--- WHAT THE TASK REQUIRES ---
Keep every word the same. Repeat the records without their images.
= = =
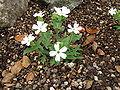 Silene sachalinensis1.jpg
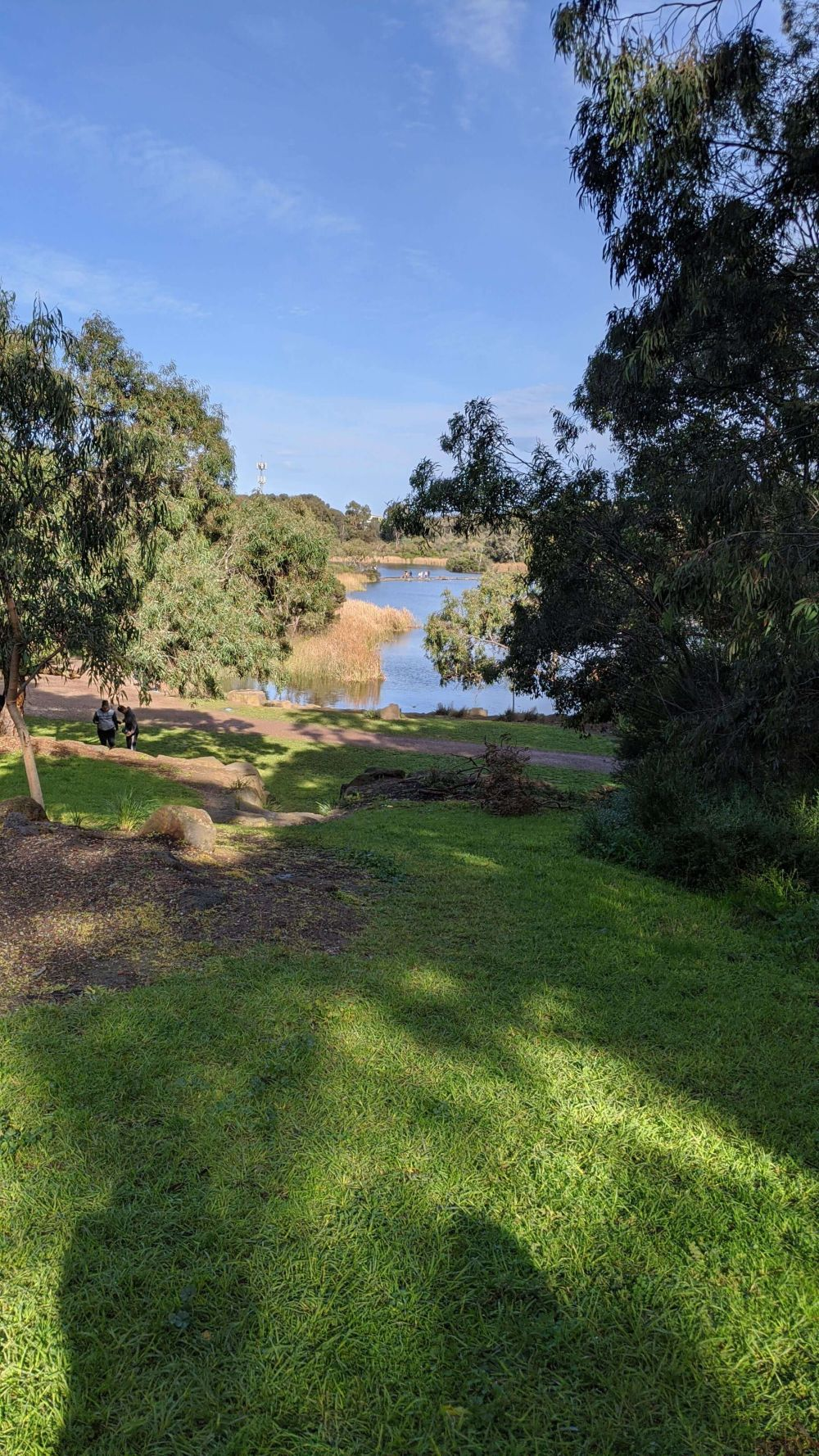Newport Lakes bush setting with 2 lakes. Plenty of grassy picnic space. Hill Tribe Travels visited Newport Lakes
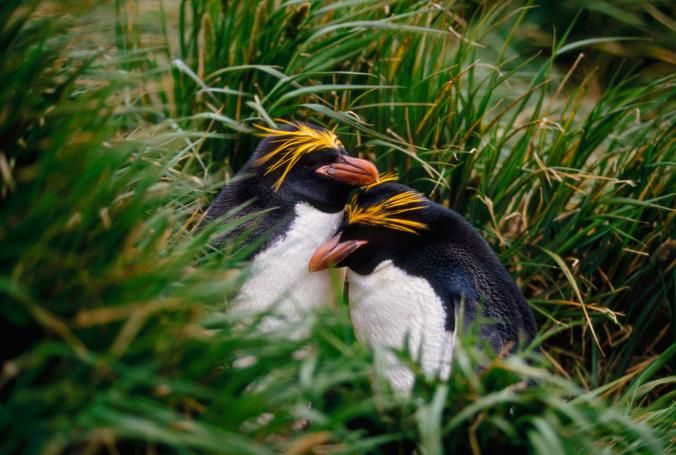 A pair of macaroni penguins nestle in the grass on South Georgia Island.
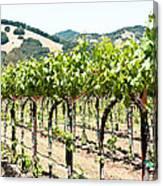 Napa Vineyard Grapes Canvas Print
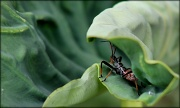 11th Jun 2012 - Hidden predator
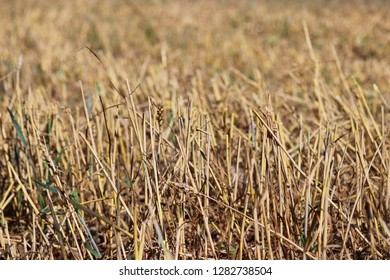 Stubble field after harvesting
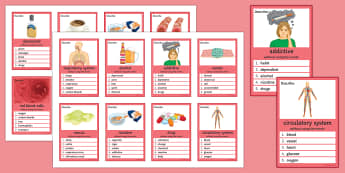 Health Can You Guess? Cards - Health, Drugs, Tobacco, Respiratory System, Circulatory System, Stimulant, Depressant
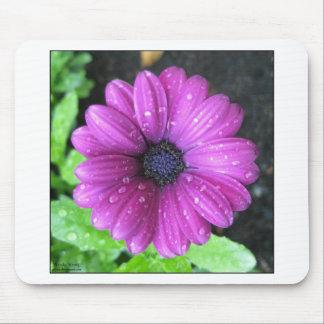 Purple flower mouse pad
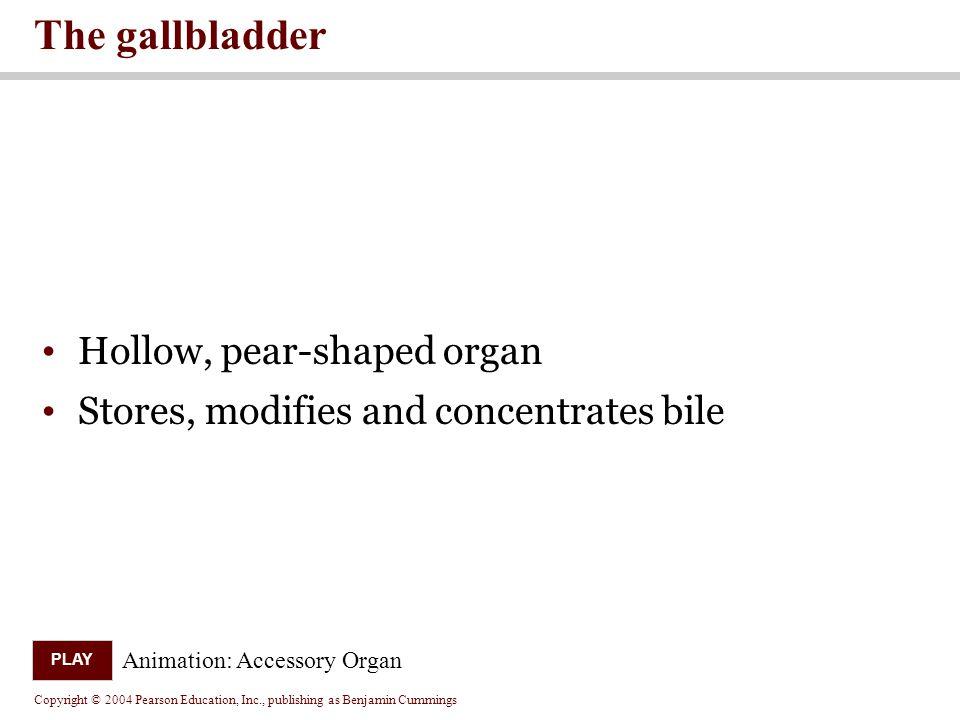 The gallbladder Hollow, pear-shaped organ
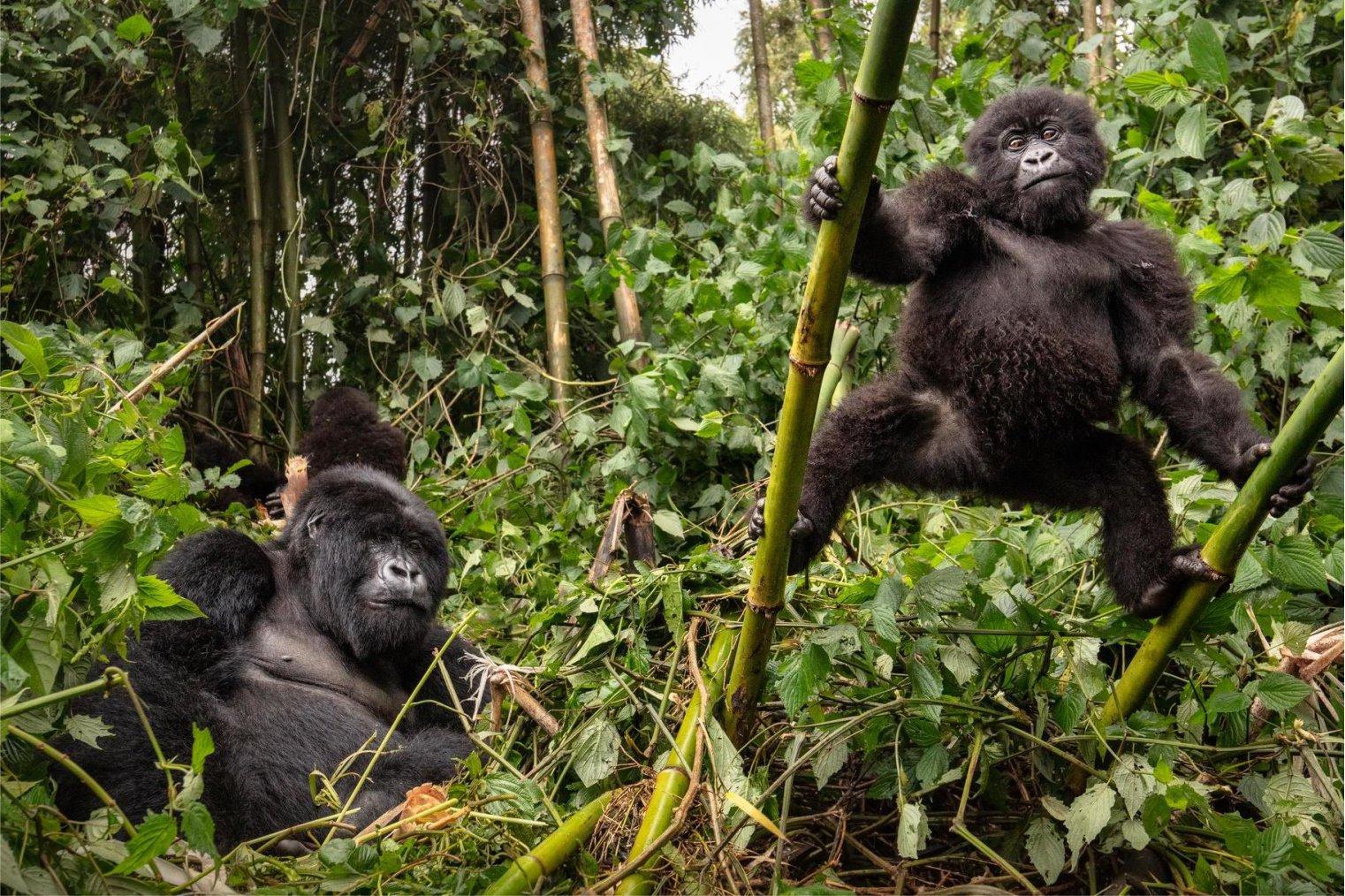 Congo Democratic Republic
= = =
--- SOLUTION TO THIS EXERCISE ---
 Silene sachalinensis1.jpg
Newport Lakes bush setting with 2 lakes. Plenty of grassy picnic space. Hill Tribe Travels visited Newport Lakes
 A pair of macaroni penguins nestle in the grass on South Georgia Island.
 Napa Vineyard Grapes Canvas Print
 11th Jun 2012 - Hidden predator
 Stubble field after harvesting
 Health Can You Guess? Cards - Health, Drugs, Tobacco, Respiratory System, Circulatory System, Stimulant, Depressant
 Purple flower mouse pad
 The gallbladder Hollow, pear-shaped organ
 Congo Democratic Republic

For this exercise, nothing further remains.